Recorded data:
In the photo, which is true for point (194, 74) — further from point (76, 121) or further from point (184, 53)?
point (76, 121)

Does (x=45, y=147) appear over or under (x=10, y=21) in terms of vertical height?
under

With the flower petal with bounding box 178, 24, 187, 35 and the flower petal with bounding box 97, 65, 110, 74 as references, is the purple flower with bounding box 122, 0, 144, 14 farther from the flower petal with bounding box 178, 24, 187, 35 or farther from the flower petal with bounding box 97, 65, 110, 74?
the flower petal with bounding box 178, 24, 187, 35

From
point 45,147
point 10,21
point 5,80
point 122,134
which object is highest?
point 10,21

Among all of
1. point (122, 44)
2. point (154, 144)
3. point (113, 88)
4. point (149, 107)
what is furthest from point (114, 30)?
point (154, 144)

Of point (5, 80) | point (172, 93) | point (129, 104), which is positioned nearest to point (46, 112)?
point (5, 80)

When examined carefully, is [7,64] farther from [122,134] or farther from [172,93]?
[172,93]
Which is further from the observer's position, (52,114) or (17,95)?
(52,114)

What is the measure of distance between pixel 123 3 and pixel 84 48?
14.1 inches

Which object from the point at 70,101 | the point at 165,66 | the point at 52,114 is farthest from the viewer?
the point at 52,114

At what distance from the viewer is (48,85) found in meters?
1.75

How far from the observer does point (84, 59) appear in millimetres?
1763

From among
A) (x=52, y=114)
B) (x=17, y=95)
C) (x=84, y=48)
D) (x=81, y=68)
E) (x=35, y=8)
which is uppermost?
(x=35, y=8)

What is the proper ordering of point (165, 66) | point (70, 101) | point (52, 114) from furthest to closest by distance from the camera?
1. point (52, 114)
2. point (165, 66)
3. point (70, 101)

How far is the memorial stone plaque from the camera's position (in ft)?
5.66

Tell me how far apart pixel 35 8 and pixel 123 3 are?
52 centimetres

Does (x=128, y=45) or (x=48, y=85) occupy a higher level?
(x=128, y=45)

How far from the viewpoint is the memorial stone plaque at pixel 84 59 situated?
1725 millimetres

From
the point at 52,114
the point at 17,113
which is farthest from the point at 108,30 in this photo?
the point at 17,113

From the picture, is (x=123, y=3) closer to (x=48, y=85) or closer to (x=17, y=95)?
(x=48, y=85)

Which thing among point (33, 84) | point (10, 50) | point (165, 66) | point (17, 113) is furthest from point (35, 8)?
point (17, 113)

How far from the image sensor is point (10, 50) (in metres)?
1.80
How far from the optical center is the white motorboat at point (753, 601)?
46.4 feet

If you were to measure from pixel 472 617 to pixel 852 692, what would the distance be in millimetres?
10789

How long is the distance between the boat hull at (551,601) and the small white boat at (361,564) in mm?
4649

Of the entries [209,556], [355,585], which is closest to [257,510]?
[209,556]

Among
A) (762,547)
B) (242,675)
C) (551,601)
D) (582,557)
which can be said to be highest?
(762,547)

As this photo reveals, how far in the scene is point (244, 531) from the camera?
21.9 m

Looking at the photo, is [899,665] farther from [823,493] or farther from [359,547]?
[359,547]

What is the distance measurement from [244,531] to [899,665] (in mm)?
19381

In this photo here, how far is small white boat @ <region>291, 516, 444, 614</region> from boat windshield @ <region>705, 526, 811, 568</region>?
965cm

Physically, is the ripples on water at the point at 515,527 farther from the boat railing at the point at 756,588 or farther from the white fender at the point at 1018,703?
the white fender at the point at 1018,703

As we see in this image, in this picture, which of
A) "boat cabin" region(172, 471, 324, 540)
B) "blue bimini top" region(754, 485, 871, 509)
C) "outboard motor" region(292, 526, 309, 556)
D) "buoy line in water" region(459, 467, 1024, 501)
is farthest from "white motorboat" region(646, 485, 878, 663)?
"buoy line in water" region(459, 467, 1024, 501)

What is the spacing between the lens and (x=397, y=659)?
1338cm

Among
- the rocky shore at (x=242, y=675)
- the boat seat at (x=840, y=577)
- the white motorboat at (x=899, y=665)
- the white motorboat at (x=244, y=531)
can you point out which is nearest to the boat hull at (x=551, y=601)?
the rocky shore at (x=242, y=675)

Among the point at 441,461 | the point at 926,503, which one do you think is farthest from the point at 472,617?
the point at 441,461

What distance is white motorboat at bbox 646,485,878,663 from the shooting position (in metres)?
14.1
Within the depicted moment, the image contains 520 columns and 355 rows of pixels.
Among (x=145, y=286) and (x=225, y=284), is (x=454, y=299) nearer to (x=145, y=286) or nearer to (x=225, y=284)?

PROMPT
Locate each line in the rows above that contains the word "under", and copy every such line.

CORRECT OUTPUT
Does (x=45, y=147) appear over or under (x=10, y=21) in terms of vertical height?
under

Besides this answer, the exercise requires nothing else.